Molly has proposed we get out and take a ride on occasional days when the sun is out and the sky is blue. The other day she took me along as she did errands. She parked in the Lund’s lot at 50th Street, and said, “You go into Starbucks and get the doppio macchiato that you love, and then come back and sit in the car, while I do some shopping.”
Well, why not? It turns out Starbucks allows five people in at a time – to buy coffee, but not to sit and schmooze. So back I came to sit in the sunny side of the car.
As usual, the people caught my eye. There wasn’t enough time to really read, so here I am, writing instead. In the very, “olden days,” this was “my” Starbucks. I met people here, both by appointment and chance. It was a comfortable conversation spot – usually by the windows looking out. Sometimes, in spring and fall, sitting outside, on just the other side of the glass at a little coffee table.
Now, as I pace the sidewalk, looking into Starbucks, and Breadsmith, I note that the people passing by – some going in – seemed younger than the crowd of two or three decades ago. They look as if their minds are on something else, as though they are not really there to shop, or even to meet others. They seem on their way to somewhere, and just “looking in” as they go by.
There’s a lad with hands stuffed in his jacket pockets, going who knows where.
Not many seemed ready to sit down, stay awhile, just talk. Of course, at Starbucks there was no sitting down. Just buy your coffee and leave.
“What’s the fun in that?” I wonder. For me, that had always been the purpose, to talk. About life. And its ups and downs. Its struggles. Now, you’re not invited to “sit down and stay awhile.” People coming now for coffee aren’t allowed to sit long enough to say, “Arthur, I need to talk to you – about this cancer thing. About whether to take the chemotherapy or not. I’m not sure I could really stand it.”
One of the last people I visited there, one of my dearest friends on earth, and not on the earth anymore. She has crossed over to heaven’s side. “I just don’t think I could take any more,” she said.
My choice might well have been the same. Yet, many needed her – for whom she’d been a tower of strength. We often don’t realize how much our lives count, with others.

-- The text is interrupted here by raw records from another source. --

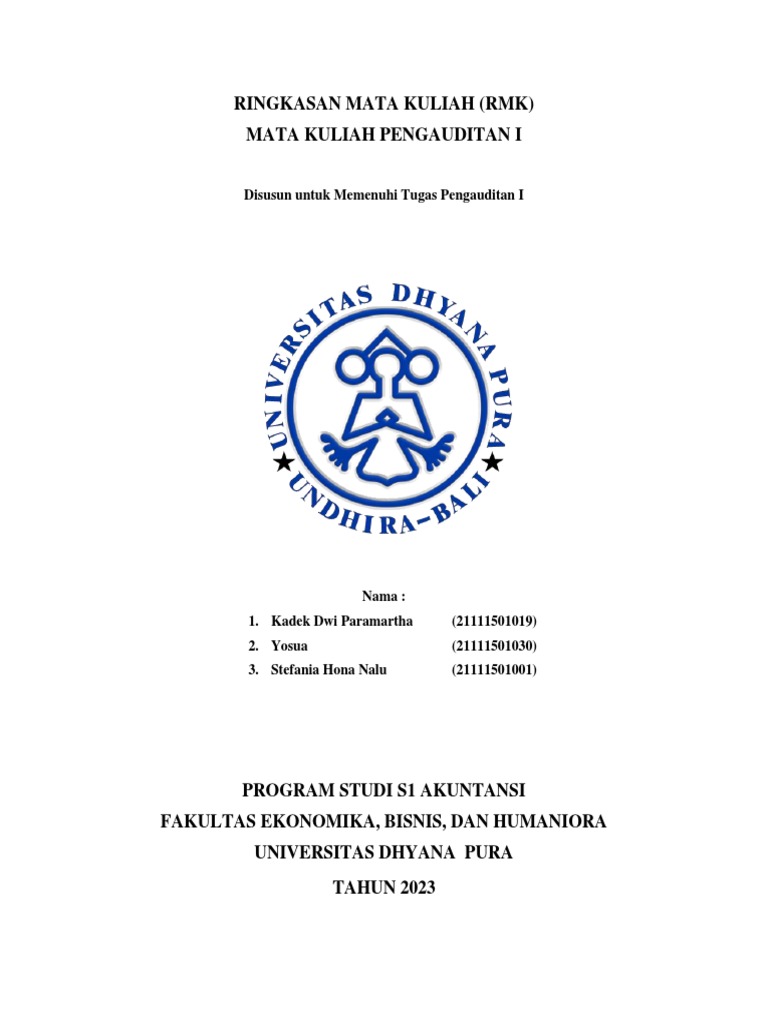 RINGKASAN MATA KULIAH (RMK)
MATA KULIAH PENGAUDITAN I

Disusun untuk Memenuhi Tugas Pengauditan I

UNIVERSITAS DHYANA PURA
UNDHIRA-BALI

Nama :

1. Kadek Dwi Paramartha (21111501019)
2. Yosua (21111501030)
3. Stefania Hona Nalu (21111501001)

PROGRAM STUDI S1 AKUNTANSI
FAKULTAS EKONOMIKA, BISNIS, DAN HUMANIORA
UNIVERSITAS DHYANA PURA
TAHUN 2023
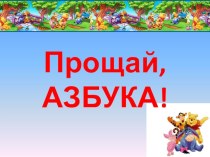 Прощай,
АЗБУКА!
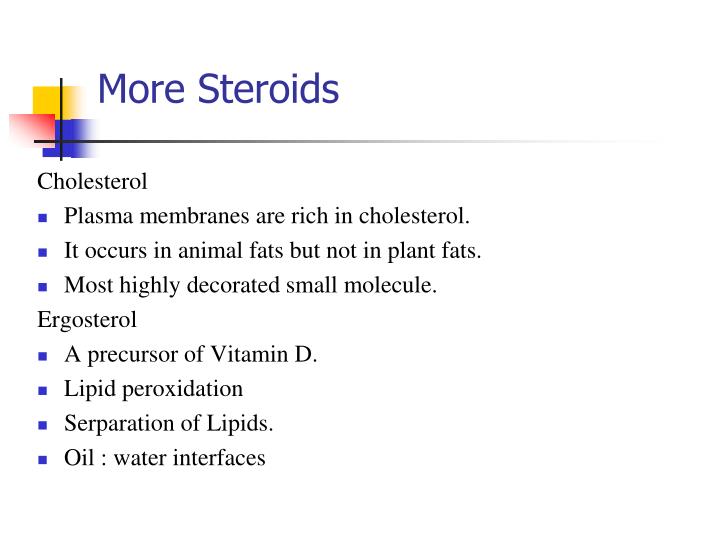 More Steroids

Cholesterol

- Plasma membranes are rich in cholesterol.
- It occurs in animal fats but not in plant fats.
- Most highly decorated small molecule.

Ergosterol

- A precursor of Vitamin D.
- Lipid peroxidation
- Serparation of Lipids.
- Oil : water interfaces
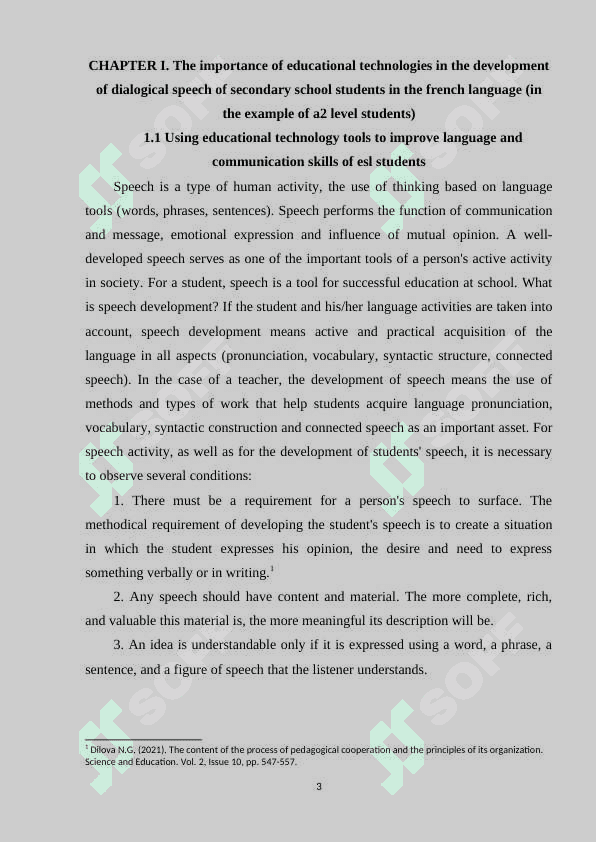 CHAPTER I. The importance of educational technologies in the development of dialogical speech of secondary school students in the french language (in the example of a2 level students)

1.1 Using educational technology tools to improve language and communication skills of esl students

Speech is a type of human activity, the use of thinking based on language tools (words, phrases, sentences). Speech performs the function of communication and message, emotional expression and influence of mutual opinion. A well-developed speech serves as one of the important tools of a person's active activity in society. For a student, speech is a tool for successful education at school. What is speech development? If the student and his/her language activities are taken into account, speech development means active and practical acquisition of the language in all aspects (pronunciation, vocabulary, syntactic structure, connected speech). In the case of a teacher, the development of speech means the use of methods and types of work that help students acquire language pronunciation, vocabulary, syntactic construction and connected speech as an important asset. For speech activity, as well as for the development of students' speech, it is necessary to observe several conditions:

1. There must be a requirement for a person's speech to surface. The methodical requirement of developing the student's speech is to create a situation in which the student expresses his opinion, the desire and need to express something verbally or in writing.$^1$

2. Any speech should have content and material. The more complete, rich, and valuable this material is, the more meaningful its description will be.

3. An idea is understandable only if it is expressed using a word, a phrase, a sentence, and a figure of speech that the listener understands.

$^1$ Dilova N.G. (2021). The content of the process of pedagogical cooperation and the principles of its organization. Science and Education. Vol. 2, Issue 10, pp. 547-557.

3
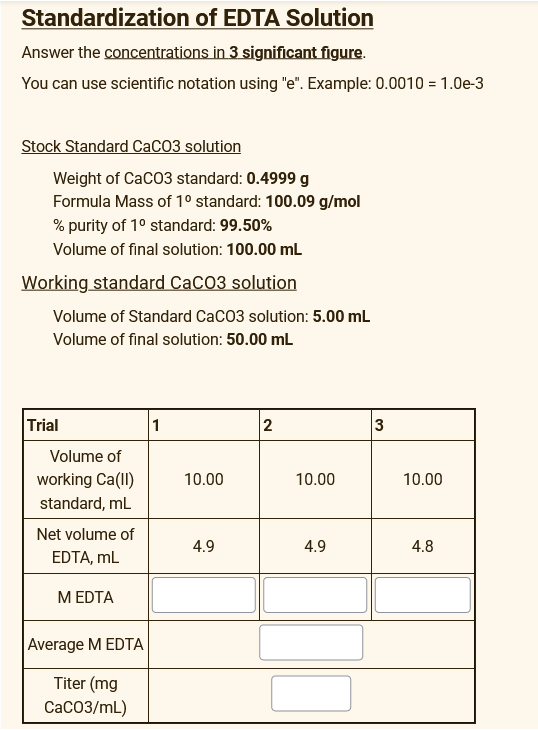 Standardization of EDTA Solution

Answer the concentrations in 3 significant figure.

You can use scientific notation using "e". Example: 0.0010 = 1.0e-3

Stock Standard CaCO3 solution

Weight of CaCO3 standard: 0.4999 g
Formula Mass of 1º standard: 100.09 g/mol
% purity of 1º standard: 99.50%
Volume of final solution: 100.00 mL

Working standard CaCO3 solution

Volume of Standard CaCO3 solution: 5.00 mL
Volume of final solution: 50.00 mL

| Trial | 1 | 2 | 3 |
|---|---|---|---|
| Volume of working Ca(II) standard, mL | 10.00 | 10.00 | 10.00 |
| Net volume of EDTA, mL | 4.9 | 4.9 | 4.8 |
| M EDTA | | | |
| Average M EDTA | | | |
| Titer (mg CaCO3/mL) | | | |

The big thing is to remember how much they count with God. To realize how dearly He loves us, and how fully He’ll use us – right up to the end.
So wonderful is life. So hard it is to balance when we face ultimate things. And how important is every step in life. Even those that don’t seem so important.
We can all pray, and encourage those who need to be cheered, to fight on. Until Jesus says in His own way: “Come home with Me now.”
So good was that quiet time of sitting in a sunny parking lot, and watching the world go by.
Bless you, for every day that’s ahead, in this wonderful life God has given you.